At the head of the wadi we found Battalion H.Q. housed in a number of small, wide-mouthed caverns which nature had hollowed out of the rock. The troops had sandbagged the entrances to the caverns and made ‘dugouts’. The C.O.’s quarters were heavy with the smell of Scotch. Half an hour before an enemy shell had gone through the sandbag wall of the next dugout. It hadn’t gone off, but it had broken the battalion’s last bottle of whisky.
The dugout was just big enough to hold the colonel’s stretcher, a table made from packing cases, three petrol cases nailed together to form a ‘chest-of-drawers’, and two rickety chairs scrounged from a house in the town. The colonel spread out his maps and explained how they held the Salient by giving more than they got. Before he’d finished, I found that even a colonel’s dugout in Tobruk had its colony of fleas.
It was dark when we resumed our journey forward, but with uncanny eyesight the driver picked out the track – a line of churned dust. Riding on the step was a Digger who knew the way through the minefields. A couple of nights before a truck had blown up there and had drawn the full fury of the enemy’s fire on itself and its passengers.
Here and there we came to a sentry. The colonel had warned us to remember the password because, he said, ‘these men don’t wait to ask questions.’ He didn’t know his own sentries. The challenge and the passing were typically Australian.
‘That you, Pete?’
‘Yeah, mate, ’oo’s that?’
‘Mick ’ere. On yer go.’
It was the same when we continued on foot. Not once this night – nor on any other night – did I hear a password. It would have taken a smart German, however, to trick them. One time two Diggers, lying in a listening-post in no-man’s-land, saw two shadowy figures coming towards them. ‘Who are you?’ challenged one Digger. ‘We are Aussie soldiers,’ came the answer. The Diggers replied with a Tommy gun.

### Material provided
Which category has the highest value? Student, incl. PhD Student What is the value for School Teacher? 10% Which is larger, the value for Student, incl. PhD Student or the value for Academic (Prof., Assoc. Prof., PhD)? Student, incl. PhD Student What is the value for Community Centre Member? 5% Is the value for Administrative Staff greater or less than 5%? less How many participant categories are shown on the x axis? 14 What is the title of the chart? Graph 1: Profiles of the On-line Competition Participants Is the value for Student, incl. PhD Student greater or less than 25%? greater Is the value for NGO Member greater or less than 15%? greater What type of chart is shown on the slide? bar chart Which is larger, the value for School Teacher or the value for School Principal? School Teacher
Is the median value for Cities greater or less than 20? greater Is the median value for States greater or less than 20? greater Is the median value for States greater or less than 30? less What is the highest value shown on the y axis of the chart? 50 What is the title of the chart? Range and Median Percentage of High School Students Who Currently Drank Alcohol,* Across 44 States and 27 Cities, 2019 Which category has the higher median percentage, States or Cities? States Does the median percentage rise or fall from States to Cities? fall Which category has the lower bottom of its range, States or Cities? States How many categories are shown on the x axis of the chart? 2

---

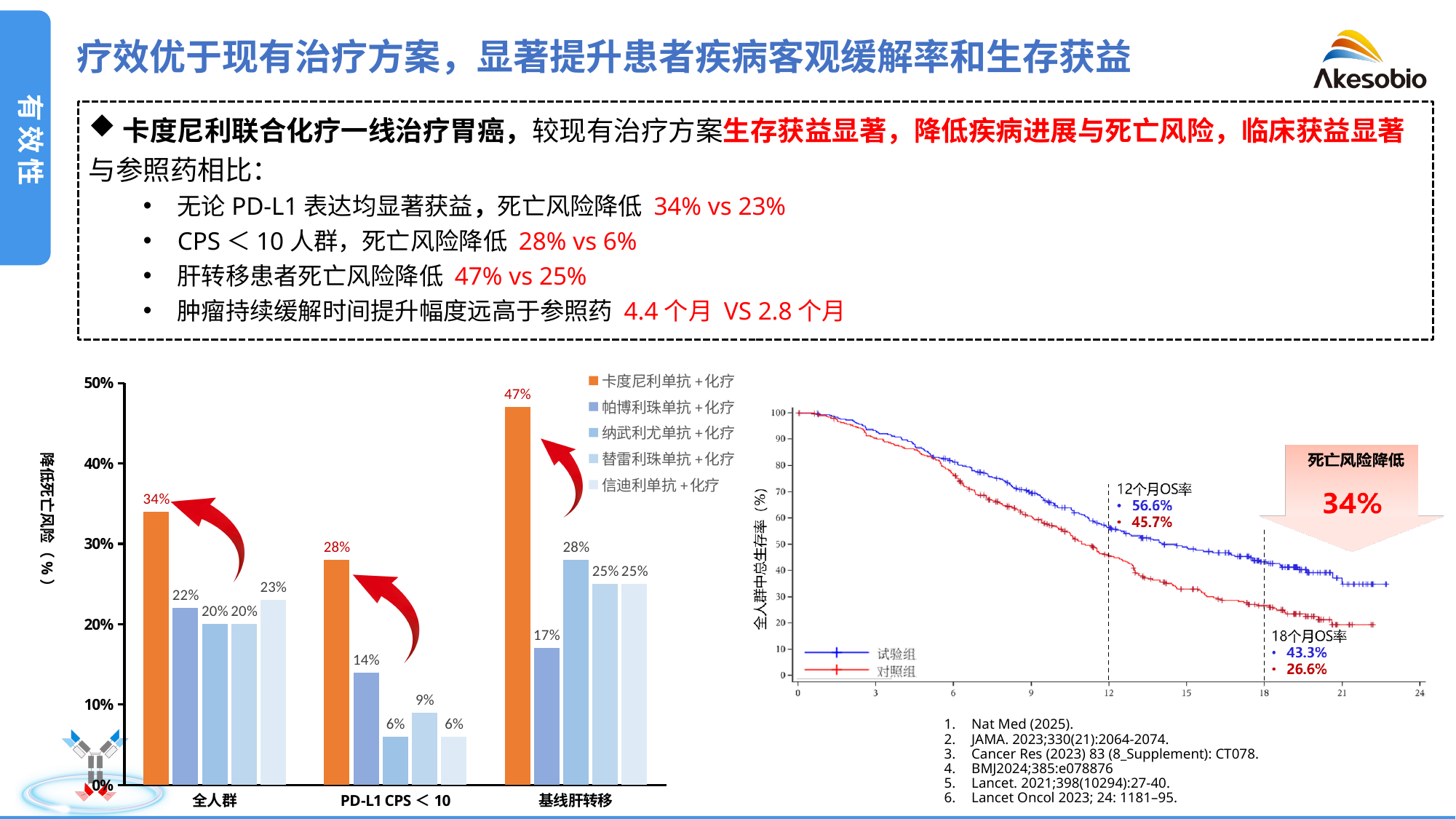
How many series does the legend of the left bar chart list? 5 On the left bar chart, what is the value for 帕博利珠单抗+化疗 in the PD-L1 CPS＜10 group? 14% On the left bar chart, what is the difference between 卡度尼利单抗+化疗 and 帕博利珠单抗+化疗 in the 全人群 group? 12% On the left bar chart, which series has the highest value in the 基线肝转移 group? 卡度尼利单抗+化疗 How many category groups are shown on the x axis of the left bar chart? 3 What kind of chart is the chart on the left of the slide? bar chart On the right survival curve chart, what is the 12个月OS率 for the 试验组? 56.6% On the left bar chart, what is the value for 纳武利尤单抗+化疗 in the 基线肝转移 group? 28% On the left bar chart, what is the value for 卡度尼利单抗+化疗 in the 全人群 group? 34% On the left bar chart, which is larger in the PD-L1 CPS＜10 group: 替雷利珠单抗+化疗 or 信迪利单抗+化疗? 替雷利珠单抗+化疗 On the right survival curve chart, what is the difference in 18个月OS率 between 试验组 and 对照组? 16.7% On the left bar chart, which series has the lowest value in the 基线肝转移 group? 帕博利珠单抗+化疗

* * *

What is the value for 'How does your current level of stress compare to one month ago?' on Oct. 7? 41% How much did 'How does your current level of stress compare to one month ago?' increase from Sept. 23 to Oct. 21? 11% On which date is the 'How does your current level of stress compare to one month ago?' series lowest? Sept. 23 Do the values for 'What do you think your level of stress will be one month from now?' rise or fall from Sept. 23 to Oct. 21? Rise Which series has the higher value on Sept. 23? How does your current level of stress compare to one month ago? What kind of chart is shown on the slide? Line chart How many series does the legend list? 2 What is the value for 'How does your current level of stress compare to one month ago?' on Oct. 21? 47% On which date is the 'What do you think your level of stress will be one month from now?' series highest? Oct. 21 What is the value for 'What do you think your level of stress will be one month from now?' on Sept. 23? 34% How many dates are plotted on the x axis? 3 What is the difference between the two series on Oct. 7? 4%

### Parts of the exercise
**A.** From the Tobruk passage, list every piece of furniture or fitting that the colonel's dugout is said to hold.
**B.** Reproduce the Tobruk passage word for word, from "At the head" down to "bottle of whisky.".
**C.** In the Tobruk passage, what did the shell that went through the sandbag wall of the next dugout break?

### Results for each task
**A.**
- the colonel's stretcher
- a table made from packing cases
- a "chest-of-drawers" made of three petrol cases nailed together
- two rickety chairs scrounged from a house in the town

**B.**
At the head of the wadi we found Battalion H.Q. housed in a number of small, wide-mouthed caverns which nature had hollowed out of the rock. The troops had sandbagged the entrances to the caverns and made ‘dugouts’. The C.O.’s quarters were heavy with the smell of Scotch. Half an hour before an enemy shell had gone through the sandbag wall of the next dugout. It hadn’t gone off, but it had broken the battalion’s last bottle of whisky.

**C.** The battalion's last bottle of whisky.